***** DATA PROVIDED *****
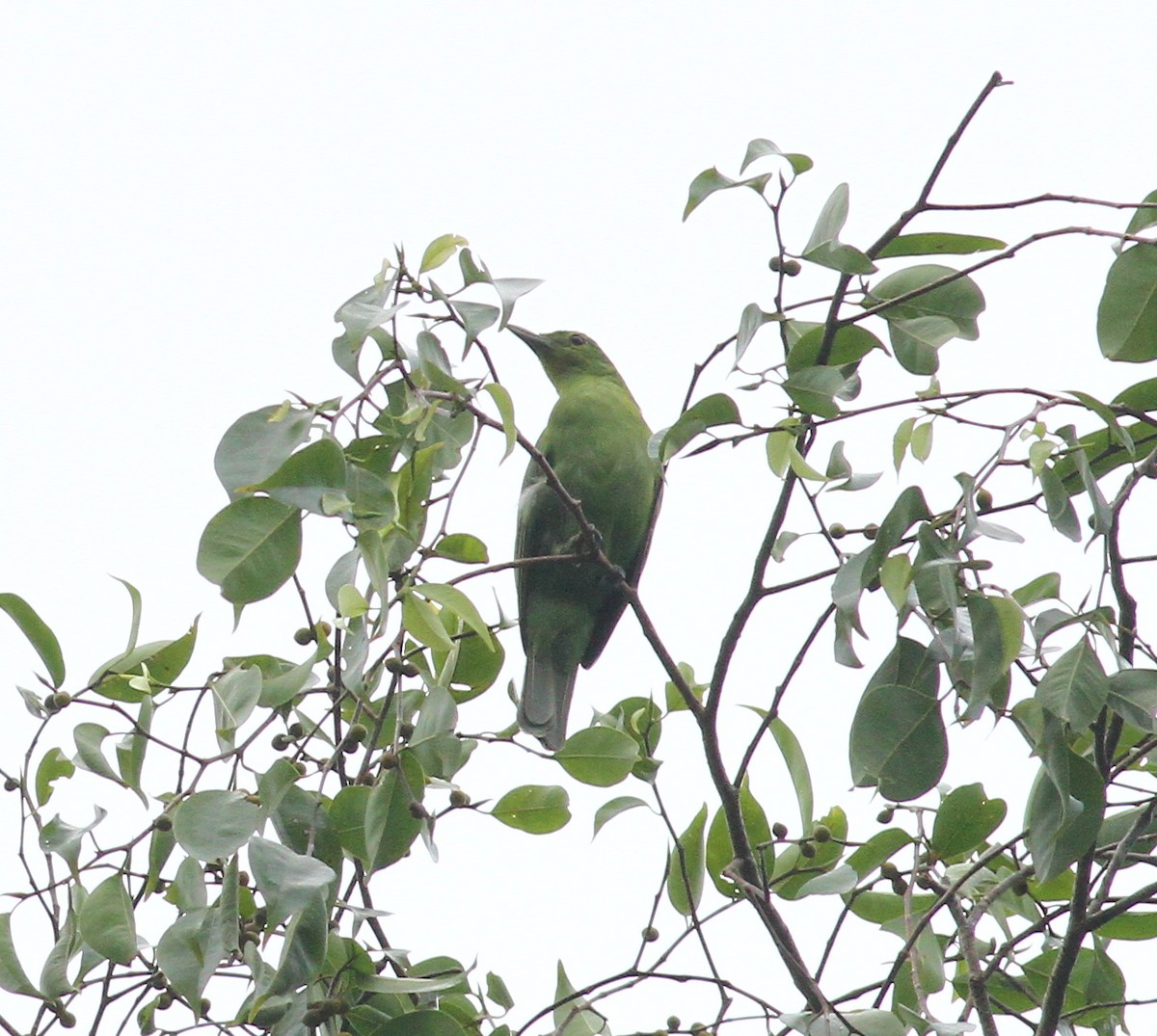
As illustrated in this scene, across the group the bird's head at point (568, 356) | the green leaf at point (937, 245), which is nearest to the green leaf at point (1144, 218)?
the green leaf at point (937, 245)

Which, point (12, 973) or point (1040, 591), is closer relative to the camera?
point (1040, 591)

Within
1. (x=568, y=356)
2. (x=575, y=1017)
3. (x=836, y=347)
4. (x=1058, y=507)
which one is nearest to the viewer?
(x=1058, y=507)

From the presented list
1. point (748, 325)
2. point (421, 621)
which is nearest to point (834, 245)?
point (748, 325)

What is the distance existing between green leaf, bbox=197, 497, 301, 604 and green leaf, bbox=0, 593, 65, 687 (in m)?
0.53

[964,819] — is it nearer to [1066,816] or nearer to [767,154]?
[1066,816]

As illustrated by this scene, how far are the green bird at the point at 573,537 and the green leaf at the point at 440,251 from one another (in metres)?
2.58

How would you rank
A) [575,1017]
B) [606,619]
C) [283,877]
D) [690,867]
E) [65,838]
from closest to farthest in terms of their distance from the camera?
[283,877] < [65,838] < [575,1017] < [690,867] < [606,619]

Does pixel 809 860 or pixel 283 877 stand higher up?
pixel 809 860

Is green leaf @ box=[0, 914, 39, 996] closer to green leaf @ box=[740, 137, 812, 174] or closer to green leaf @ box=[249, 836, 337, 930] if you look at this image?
green leaf @ box=[249, 836, 337, 930]

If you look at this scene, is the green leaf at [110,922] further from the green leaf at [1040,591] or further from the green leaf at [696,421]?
the green leaf at [1040,591]

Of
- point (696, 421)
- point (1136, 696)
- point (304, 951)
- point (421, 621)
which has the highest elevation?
point (696, 421)

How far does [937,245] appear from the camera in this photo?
2.20 metres

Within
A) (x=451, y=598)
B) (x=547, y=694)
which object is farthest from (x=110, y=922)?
(x=547, y=694)

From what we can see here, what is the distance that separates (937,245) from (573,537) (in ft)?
8.58
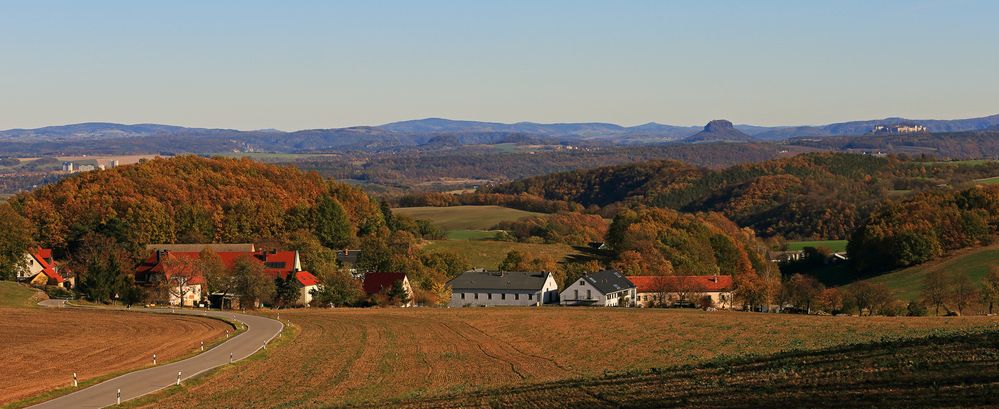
*****
* [THE REQUEST] Please recast the part of the data that opens with the line containing "From the presented list" and runs through the end of the data as a Markdown table with the columns Row and Line, one numbered row per line. Leave out blank lines and the pictures.

* [FULL RESPONSE]
| Row | Line |
|---|---|
| 1 | From the presented list |
| 2 | 1. point (748, 325) |
| 3 | 2. point (421, 621) |
| 4 | which is nearest to point (834, 245)? |
| 5 | point (748, 325) |
| 6 | What is the distance existing between green leaf, bbox=197, 497, 301, 604 and green leaf, bbox=0, 593, 65, 687 (in m)? |
| 7 | 0.53 |
| 8 | [964,819] — is it nearer to [1066,816] or nearer to [767,154]? |
| 9 | [1066,816] |
| 10 | As illustrated by this scene, how far are the green bird at the point at 573,537 and the green leaf at the point at 440,251 from one another (in metres)? |
| 11 | 2.58 |
| 12 | How would you rank |
| 13 | A) [575,1017] |
| 14 | B) [606,619] |
| 15 | C) [283,877] |
| 16 | D) [690,867] |
| 17 | E) [65,838] |
| 18 | from closest to farthest in terms of their distance from the camera? |
| 19 | [283,877] < [65,838] < [575,1017] < [690,867] < [606,619] |
| 20 | Does pixel 809 860 or pixel 283 877 stand higher up? |
| 21 | pixel 809 860 |
| 22 | Is green leaf @ box=[0, 914, 39, 996] closer to green leaf @ box=[740, 137, 812, 174] or closer to green leaf @ box=[249, 836, 337, 930] if you look at this image? |
| 23 | green leaf @ box=[249, 836, 337, 930] |
| 24 | If you look at this scene, is the green leaf at [110,922] further from the green leaf at [1040,591] or further from the green leaf at [696,421]? |
| 25 | the green leaf at [1040,591] |
| 26 | Of |
| 27 | - point (696, 421) |
| 28 | - point (1136, 696) |
| 29 | - point (304, 951) |
| 30 | - point (421, 621) |
| 31 | which has the highest elevation? |
| 32 | point (696, 421) |
| 33 | How far does [937,245] appear from the camera in this photo? |
| 34 | 2.20 metres |
| 35 | Within |
| 36 | A) (x=451, y=598) |
| 37 | B) (x=547, y=694) |
| 38 | which object is farthest from (x=110, y=922)? |
| 39 | (x=547, y=694) |
| 40 | From what we can see here, what is the distance that separates (937,245) from (573,537) (in ft)? |
| 41 | 8.58 |